By Sayde Uerkwitz
As Taylor Sigman woke one morning to the sound of horses traveling along the side street outside her hotel room, she was reminded that she no longer was in Indiana, she was in Costa Rica during a study abroad course. One of the most memorable and eye opening experiences of her life.
This semester Sigman, an agronomy and agricultural communication major, took FNR 498, a two credit course with a one credit study abroad component. The class explored global sustainability issues in natural resources with an emphasis on forestry, wildlife, agroforestry, wood products manufacturing, energy, conservation, water management and their impact on Central America and the world.
Eva Haviarova, Department of Forestry and Natural Resources associate professor, was the instructor of the course.
“When I teach the course I have a base plan, but things could change due to the interest of the students,” Haviarova said. “The benefit of having the study abroad portion of the course later in the semester is allowing time for the students to get to know one another. They can learn about their classmate’s interests. I notice these interests and instruct the course based on the interests of the students.”

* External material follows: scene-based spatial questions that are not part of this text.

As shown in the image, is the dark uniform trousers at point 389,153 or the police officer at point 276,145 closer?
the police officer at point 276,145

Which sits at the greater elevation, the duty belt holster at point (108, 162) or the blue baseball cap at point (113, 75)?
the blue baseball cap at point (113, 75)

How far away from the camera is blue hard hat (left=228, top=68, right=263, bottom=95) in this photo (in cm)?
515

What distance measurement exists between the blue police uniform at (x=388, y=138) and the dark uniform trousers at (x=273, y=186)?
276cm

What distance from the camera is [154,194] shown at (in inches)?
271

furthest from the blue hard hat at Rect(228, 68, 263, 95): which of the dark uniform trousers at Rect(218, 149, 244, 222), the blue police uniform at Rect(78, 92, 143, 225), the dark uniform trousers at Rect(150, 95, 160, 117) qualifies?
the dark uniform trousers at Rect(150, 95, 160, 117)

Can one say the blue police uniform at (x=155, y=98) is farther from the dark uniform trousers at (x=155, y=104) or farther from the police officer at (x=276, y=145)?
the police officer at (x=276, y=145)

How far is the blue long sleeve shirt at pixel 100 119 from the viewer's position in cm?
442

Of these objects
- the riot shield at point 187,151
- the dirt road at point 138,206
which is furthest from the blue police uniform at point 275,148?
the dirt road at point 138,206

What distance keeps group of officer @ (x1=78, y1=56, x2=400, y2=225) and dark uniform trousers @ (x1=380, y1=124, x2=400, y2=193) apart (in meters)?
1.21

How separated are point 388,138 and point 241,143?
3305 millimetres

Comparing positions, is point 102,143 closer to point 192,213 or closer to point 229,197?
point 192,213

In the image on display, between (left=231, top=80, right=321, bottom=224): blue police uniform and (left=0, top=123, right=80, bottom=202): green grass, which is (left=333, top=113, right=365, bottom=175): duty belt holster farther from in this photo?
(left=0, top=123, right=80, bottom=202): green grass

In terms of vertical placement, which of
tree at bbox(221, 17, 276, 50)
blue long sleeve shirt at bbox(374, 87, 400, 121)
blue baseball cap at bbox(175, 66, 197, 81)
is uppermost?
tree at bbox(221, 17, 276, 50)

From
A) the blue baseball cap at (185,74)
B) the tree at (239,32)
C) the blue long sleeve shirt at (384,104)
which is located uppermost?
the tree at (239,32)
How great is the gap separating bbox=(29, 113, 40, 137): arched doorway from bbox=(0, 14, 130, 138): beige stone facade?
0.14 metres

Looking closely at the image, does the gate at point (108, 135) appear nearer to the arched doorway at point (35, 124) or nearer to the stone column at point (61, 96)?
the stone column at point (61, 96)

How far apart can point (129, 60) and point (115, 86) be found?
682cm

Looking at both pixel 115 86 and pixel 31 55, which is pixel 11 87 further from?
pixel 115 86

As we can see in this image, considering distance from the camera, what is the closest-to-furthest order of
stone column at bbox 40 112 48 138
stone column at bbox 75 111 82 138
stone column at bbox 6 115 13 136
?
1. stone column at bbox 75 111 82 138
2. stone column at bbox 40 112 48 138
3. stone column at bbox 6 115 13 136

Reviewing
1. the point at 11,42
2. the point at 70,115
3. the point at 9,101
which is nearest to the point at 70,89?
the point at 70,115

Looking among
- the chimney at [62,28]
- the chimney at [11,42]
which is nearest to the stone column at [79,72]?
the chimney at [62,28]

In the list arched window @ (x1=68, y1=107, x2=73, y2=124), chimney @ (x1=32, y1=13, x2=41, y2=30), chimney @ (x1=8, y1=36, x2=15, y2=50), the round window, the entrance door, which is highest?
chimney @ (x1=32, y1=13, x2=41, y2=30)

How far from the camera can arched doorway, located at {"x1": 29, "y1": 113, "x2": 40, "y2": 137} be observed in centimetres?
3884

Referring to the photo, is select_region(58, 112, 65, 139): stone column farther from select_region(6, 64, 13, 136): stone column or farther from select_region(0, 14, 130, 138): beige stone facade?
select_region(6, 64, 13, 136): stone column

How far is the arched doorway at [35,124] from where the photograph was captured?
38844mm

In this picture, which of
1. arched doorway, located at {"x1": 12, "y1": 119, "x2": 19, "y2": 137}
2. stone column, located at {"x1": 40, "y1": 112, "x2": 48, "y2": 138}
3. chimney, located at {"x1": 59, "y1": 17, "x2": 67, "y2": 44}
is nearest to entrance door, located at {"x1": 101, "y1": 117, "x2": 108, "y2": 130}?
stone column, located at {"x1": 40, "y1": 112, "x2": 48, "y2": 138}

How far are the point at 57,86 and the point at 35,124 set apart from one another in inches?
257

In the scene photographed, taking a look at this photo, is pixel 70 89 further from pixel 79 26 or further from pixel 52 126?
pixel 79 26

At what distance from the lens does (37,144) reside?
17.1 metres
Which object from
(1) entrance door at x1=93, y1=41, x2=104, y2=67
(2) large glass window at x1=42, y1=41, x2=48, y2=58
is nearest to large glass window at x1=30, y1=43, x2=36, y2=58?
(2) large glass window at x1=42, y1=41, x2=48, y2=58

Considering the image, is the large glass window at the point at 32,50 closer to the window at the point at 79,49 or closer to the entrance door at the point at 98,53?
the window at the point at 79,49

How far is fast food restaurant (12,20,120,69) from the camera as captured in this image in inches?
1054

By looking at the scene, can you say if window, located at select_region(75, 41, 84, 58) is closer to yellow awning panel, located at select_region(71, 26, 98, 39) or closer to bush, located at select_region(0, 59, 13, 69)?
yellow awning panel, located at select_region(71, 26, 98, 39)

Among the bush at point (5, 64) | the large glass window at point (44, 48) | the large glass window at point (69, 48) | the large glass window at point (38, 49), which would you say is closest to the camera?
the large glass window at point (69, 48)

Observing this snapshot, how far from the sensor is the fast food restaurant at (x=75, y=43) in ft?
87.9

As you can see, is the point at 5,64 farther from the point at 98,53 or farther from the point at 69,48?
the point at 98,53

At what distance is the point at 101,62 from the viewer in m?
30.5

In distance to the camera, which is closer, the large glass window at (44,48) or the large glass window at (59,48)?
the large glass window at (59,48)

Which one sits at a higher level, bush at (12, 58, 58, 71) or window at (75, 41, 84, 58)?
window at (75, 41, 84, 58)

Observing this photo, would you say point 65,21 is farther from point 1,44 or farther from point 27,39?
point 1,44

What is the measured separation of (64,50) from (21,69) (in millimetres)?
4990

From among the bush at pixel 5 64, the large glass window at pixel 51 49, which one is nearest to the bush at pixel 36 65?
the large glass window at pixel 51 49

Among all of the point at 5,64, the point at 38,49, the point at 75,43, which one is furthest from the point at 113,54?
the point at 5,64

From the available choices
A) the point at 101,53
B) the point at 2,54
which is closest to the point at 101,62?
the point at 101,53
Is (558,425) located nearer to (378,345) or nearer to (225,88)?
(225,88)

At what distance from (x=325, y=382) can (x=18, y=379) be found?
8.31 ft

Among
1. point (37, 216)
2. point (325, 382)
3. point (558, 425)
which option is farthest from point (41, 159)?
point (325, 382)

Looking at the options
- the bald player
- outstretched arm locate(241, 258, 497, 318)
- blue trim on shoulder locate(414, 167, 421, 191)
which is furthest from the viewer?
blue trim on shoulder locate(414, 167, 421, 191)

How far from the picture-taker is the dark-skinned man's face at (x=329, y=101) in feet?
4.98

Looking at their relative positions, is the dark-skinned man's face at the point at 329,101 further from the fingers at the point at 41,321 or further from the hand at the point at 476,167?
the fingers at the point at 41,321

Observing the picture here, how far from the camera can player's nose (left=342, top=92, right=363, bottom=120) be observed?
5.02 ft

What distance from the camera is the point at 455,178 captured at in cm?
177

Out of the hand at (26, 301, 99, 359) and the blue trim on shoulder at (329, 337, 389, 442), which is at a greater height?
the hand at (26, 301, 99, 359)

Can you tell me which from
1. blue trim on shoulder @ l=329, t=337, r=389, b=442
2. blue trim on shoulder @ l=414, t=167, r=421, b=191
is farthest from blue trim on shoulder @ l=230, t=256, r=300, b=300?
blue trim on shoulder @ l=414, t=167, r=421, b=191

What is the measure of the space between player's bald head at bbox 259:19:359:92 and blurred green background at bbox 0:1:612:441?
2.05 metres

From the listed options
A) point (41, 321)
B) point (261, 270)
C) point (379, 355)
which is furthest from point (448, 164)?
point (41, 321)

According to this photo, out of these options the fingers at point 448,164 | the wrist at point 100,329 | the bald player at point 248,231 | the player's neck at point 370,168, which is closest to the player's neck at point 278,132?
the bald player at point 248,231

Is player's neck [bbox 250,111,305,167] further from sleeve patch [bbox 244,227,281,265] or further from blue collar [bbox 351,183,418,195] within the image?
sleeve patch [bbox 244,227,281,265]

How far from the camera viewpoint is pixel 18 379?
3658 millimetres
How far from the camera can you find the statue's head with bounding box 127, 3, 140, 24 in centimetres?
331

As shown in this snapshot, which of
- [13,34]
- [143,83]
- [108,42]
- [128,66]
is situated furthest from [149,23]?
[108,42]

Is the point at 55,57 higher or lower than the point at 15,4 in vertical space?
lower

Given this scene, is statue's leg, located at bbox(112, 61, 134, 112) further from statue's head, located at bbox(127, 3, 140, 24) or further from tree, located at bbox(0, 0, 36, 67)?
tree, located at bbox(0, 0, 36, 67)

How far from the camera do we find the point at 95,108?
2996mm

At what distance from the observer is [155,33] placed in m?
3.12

Sigman said she learned a lot about how others live outside of the United States. She and her fellow study abroad companions visited Costa Rica TEC, a university in Costa Rica that focuses on wildlife, natural resources and the environment.
“During our time at Costa Rica TEC we participated in several lectures,” Sigman said. “One of the lectures focused on water resources and usage. I learned that in some developing countries the average person will use just over a gallon of water a day. Here in the United States over a gallon and a half is used when the toilet is flushed. This simple fact opened my eyes to how different my world is compared to so many who live across the globe.”
The group was able to participate in hands-on activities as well. One of these activities was learning about sustainability and agrotourism.
“We toured a facility of an Eco-termales hot spring,” Sigman said. “The farmer who oversaw the hot spring resort also ran a restaurant and cattle herd. There was also a lagoon on the farm. The farmer would take all of the waste water from the restaurant, showers and restrooms and put it in the lagoon to filter out all of the impurities and put it back out into the environment. During that process, methane was collected and used to cook in the kitchen of the restaurant. The owner also made fertilizer from food waste and cattle manure.”
Haviarova added that the student’s experiences at the Eco-termales hot spring was a perfect example of sustainable practices in a different country.
“In Costa Rica, everyone is finding ways to be more sustainable and energy efficient,” Haviarova said. “The students were able to tour a facility where this is happening first hand. The owner is able to connect different types of agriculture and make the whole process sustainable.”
Sigman also toured a greenhouse facility that grew teak trees.
“This was one of my favorite stops,” Sigman said. “The part I enjoyed here was the greenhouse. The guide spoke about agriculture and how it has priority over forestry, but I’d say the most interesting part about this stop was learning that pineapple production requires around 35 pesticide applications throughout its growing season. This number is much higher compared to teak trees, which is extremely limited on the pesticide applications it can legally use.”
“Costa Rican agriculture is so much different than home in the flat lands of Indiana,” Sigman said. “I had so much fun and I am glad I took a course that opened my eyes to a new culture.”
Although the study abroad portion of the course began and ended in nine days, the memories will forge on.
Haviarova said it is a gratifying feeling to hear students say traveling to a new country was one of the best days of their lives.
“It is even more gratifying when they take their experiences and implement them into their daily lives in their home country. That is when I know I’ve done my job,” Haviarova added.